With plenty of avenues to choose from, Connolly elects to do nothing with these sequences, and Junior’s ultimate decision barely registers on screen, helped in no part by Lofranco’s mopey performance.
Head of the Family
The film eventually circles back to the mid-1970’s, where Gotti’s rise to power is shown in full. As the father of five alongside wife Victoria (played by Travolta’s real-life wife, Kelly Preston), Gotti is depicted as a man fiercely determined to provide for his family, beckoning his children to listen to him and avoid any and all authority figures. He was also a faithful member of the Gambino Family, continuing to loyally serve them even while faced with brief stints in prison, utilizing medical furloughs to sneak away and perform mob hits.
As Gotti’s criminal empire grows, so do the members of his criminal organization, and Connolly seems hell-bent on identifying every last one of them, dropping an inordinate amount of text signifiers on screen to identify names, locations, and time periods. Gotti is loaded with characters, but aside from bit parts from character actors Chris Mulkey and Stacy Keach, not a single one of these goons makes any sort of impression, cast solely for their inherent disposability.

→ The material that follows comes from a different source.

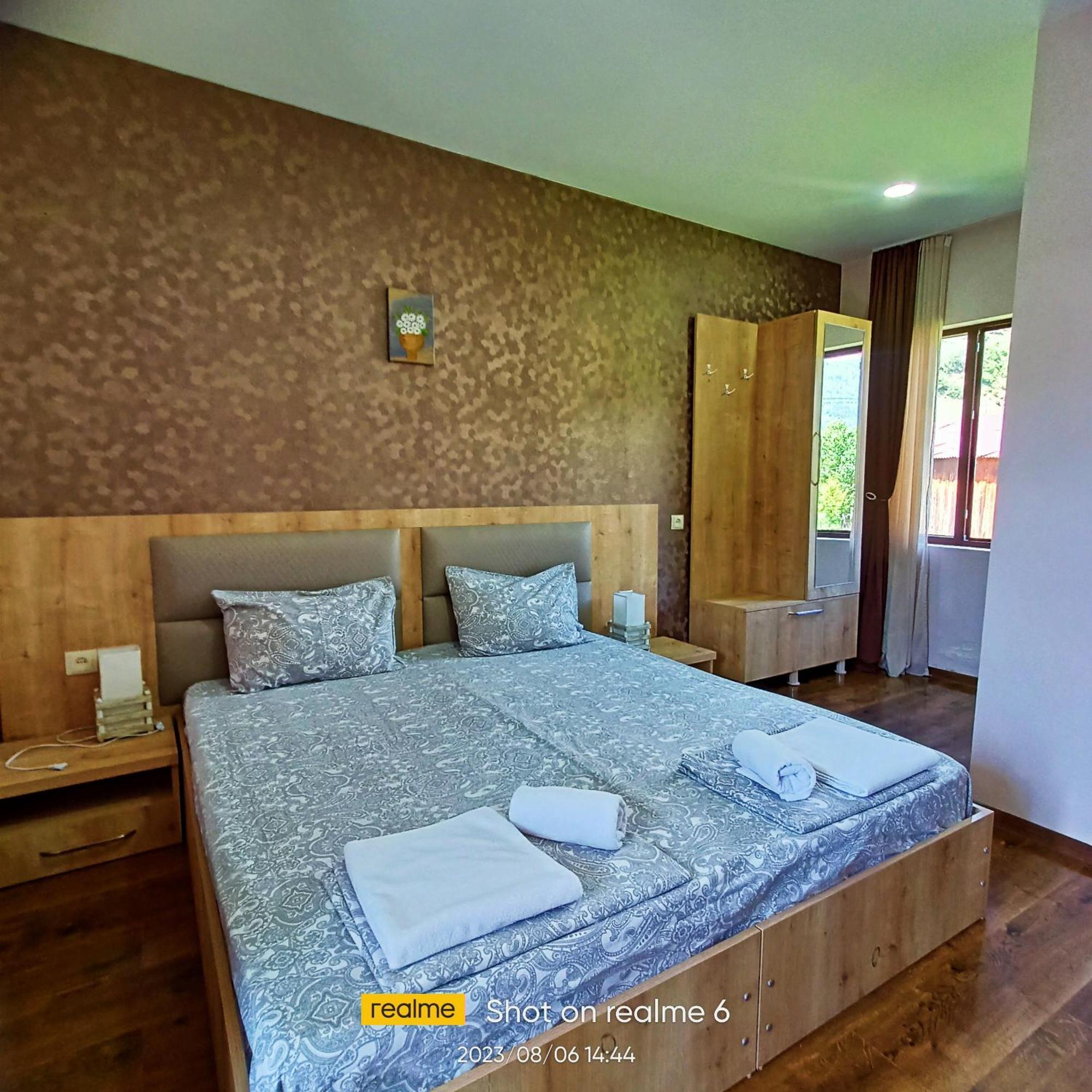 House B&B Mestia Extérieur photo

The screenplay by Dobbs and Rossi essentially reads as “Wikipedia: The Movie,” cherry-picking key moments from Gotti’s life and transcribing them for the screen, with Connolly’s pedestrian point-and-shoot approach offering not an ounce of wit or imagination to the proceedings.
A Face Only a Mother Could Love
Poor storytelling is one issue with Gotti; repugnant aesthetics are another. The film is ugly, often deliberately so, favoring steely blues and industrial greys in its color schemes, as mafia business operations are routinely conducted in dingy warehouses and small, low-lit backrooms. Cinematography by Michael Barrett is also on the iffy side, finding plenty of shots reframing and refocusing right in the middle of a take. It’s sloppy work.
There’s also a bizarre soundtrack element to Gotti, and it’s as woefully misguided as the rest of the picture. Apart from one track from Pitbull (who inexplicably scored the rest of the film, and no, I cannot elaborate any further on that, which should speak to the memorability of his involvement), period-appropriate needle drops are deployed throughout, and they become increasingly more hilarious as to how incongruous they are. “Call Me” by Blondie used dietetically in a nightclub? Perfectly fine. Pet Shop Boys’ “West End Girls” kicking in during a car-bombing? Um, okay. The Bangles “Walk Like an Egyptian” playing over Gotti’s walk down a set of courtroom steps, having narrowly escaped conviction in 1987? Haha, alright, stop pulling my leg.
Seriously though, by the time Duran Duran’s “Come Undone” rolls around to underscore the dissolution of Gotti’s empire, you’d be hard-pressed not to dismiss the entire film as a joke. Even when he’s riffing on Scorsese, Connolly’s artistic instincts could not be more wrongheaded.
Gotti: Conclusion
Gotti eventually follows the Don to his grave, chronicling his battle with throat cancer while incarcerated (in perhaps the film’s only true moment of vulnerability, Travolta portrays Gotti with his naturally bald pate in these scenes). Not content to end with his actual demise, the film manages to prattle on for another ten minutes, following Gotti Junior’s legal woes and subsequent news footage of citizens lamenting on Gotti’s passing, hailing him as a modern-day New York Robin Hood.
It’s a shame Connolly didn’t quit while he was behind. All Gotti has going for it is a characteristically energetic Travolta, and without him, it’s dead on arrival.
What do you think? Does John Travolta’s performance do the real John Gotti justice?
Gotti was released in theatres in the U.S. and the UK on June 15.